Wednesday, January 3, 2024

MOVIE REVIEW: Riding the Bullet

 


In 1969 a young artist named Alan Parker, who has visions of his own death, attempts to hitchhike home to see his mother when she is hospitalized by a stroke. On the way he meets an old farmer, an army deserter, and what is apparently the ghost of a man who died two years before and is now gathering souls for the Grim Reaper. This spirit gives Alan the choice of dying himself or choosing someone else to die instead, all of this being instigated by his refusing to ride a roller coaster called The Bullet when he was young, and where he first began seeing premonitions. To be able to get to his sick mother's side Alan must outwit the Angel of Death.

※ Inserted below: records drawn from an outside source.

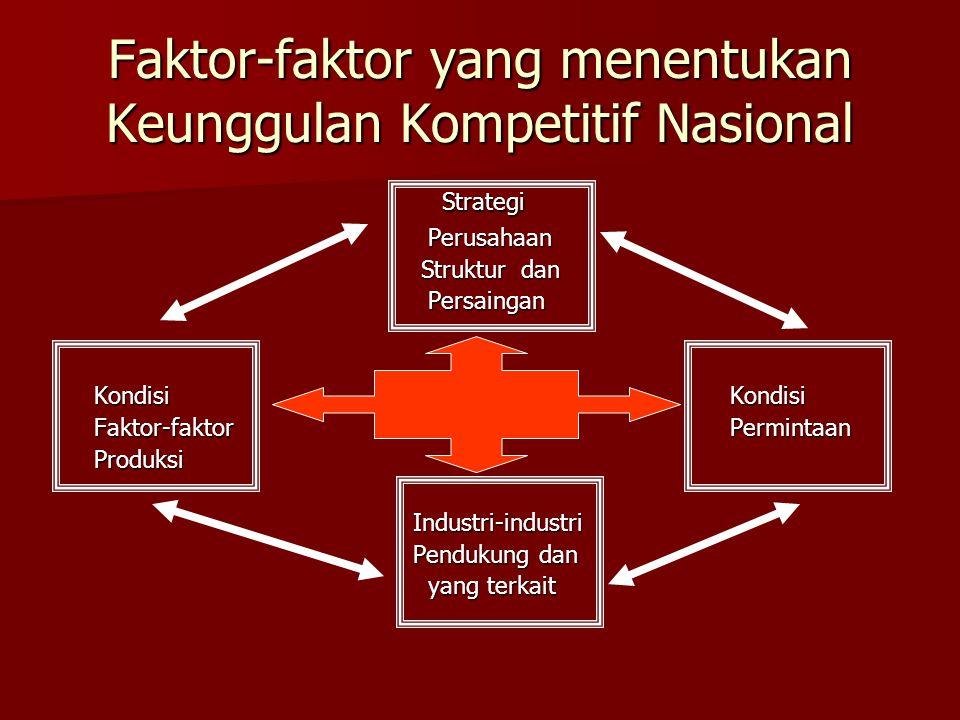 Faktor-faktor yang menentukan Keunggulan Kompetitif Nasional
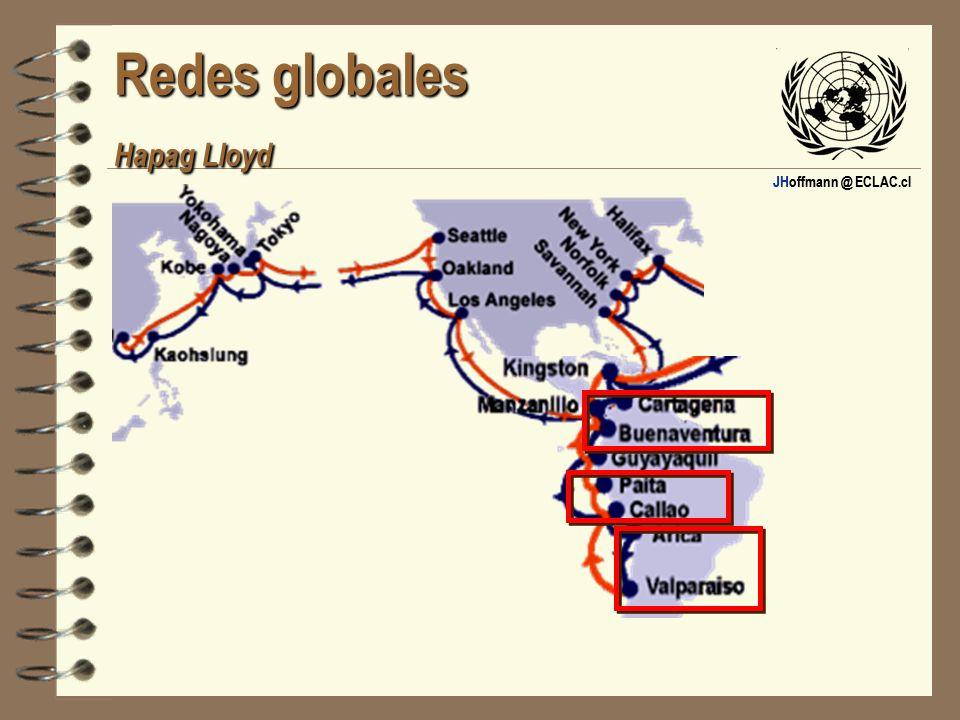Redes globales Hapag Lloyd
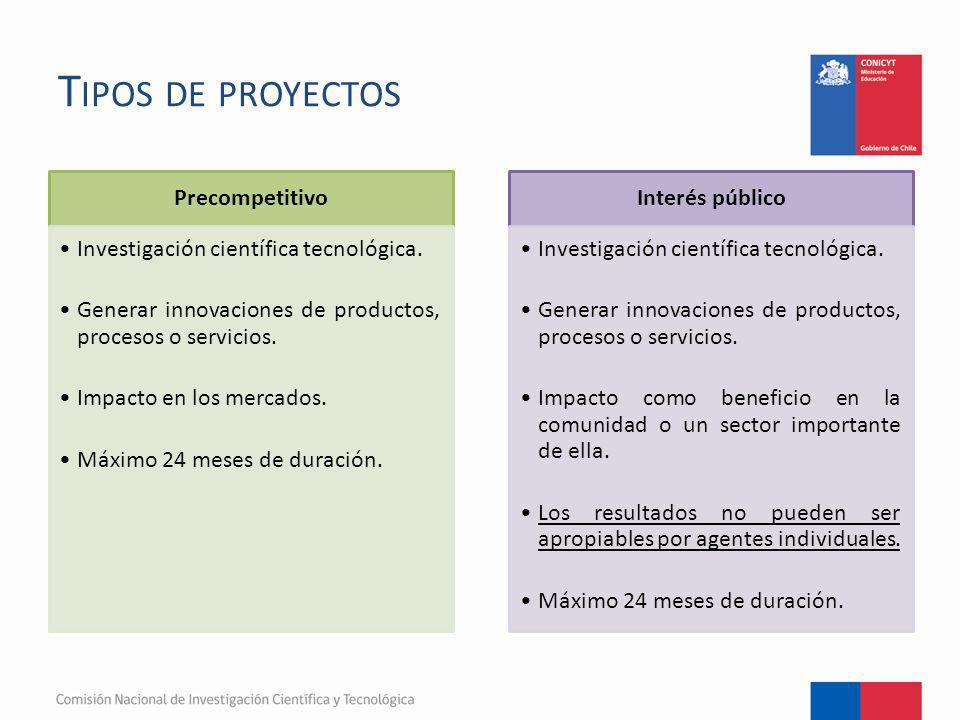 Tipos de proyectos Precompetitivo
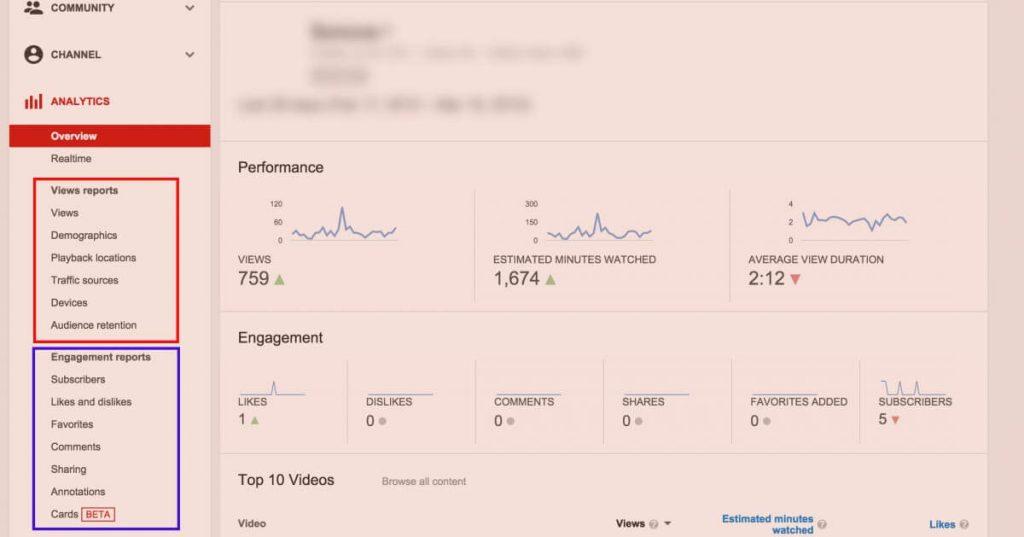 Youtube Analytics Engagement Report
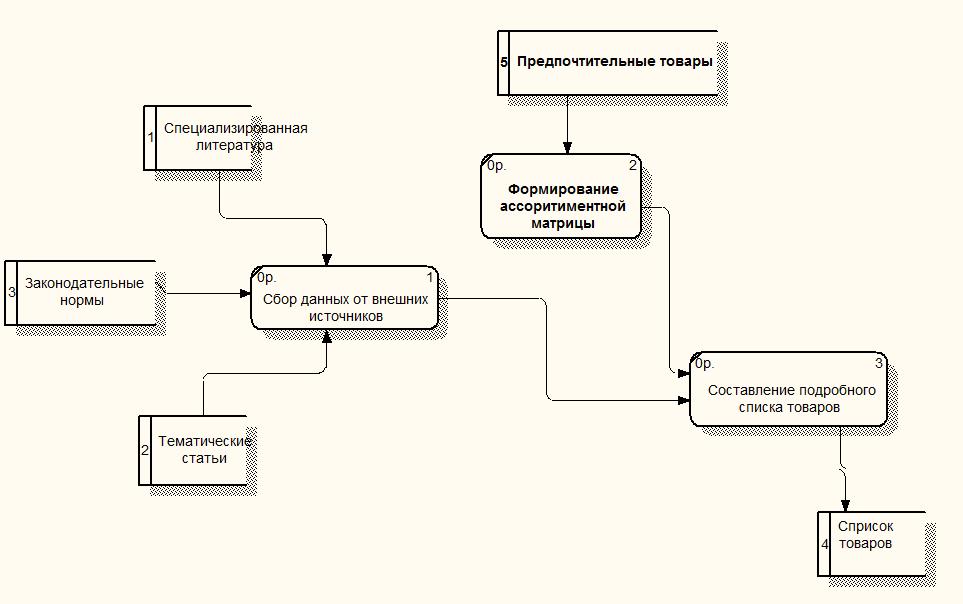 Построение функциональной модели бизнес процессов Перейдем на один уровень ниже и заглянем внутрь черного ящика Определение списка товаров для ассортимента рисунок 2 4 Это целиком новый процесс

Inspired by a novella by Stephen King, this falls down the rabbit hole of being just a little too faithful to the work of that author. King has a gift of writing the mindscapes of his characters that can be very disturbing, but in a book there is always a hint whether or not what is being read is happening in reality or in the vastly layered mind. However, in film only audible or visual markers can let the viewer know when those periods stop or start, and here there are no such markers. Episodes of the mind are literally indistinguishable from reality, and this makes this movie really choppy and confusing to follow. It is so convoluted, in fact, that it literally wears the audience out and makes them lose interest about halfway through. I would not recommend this for anyone who has trouble telling fantasy from fact, and definitely not for imaginative children that it might excessively frighten. The only bright spot in the entire thing comes early on with the appearance of veteran actor Cliff Robertson as the old farmer that picks Alan up for one of his early rides, and who is mourning the death of his wife while also suffering from health issues. But the majority of this is a mess in film context. There are better things you can do with your time.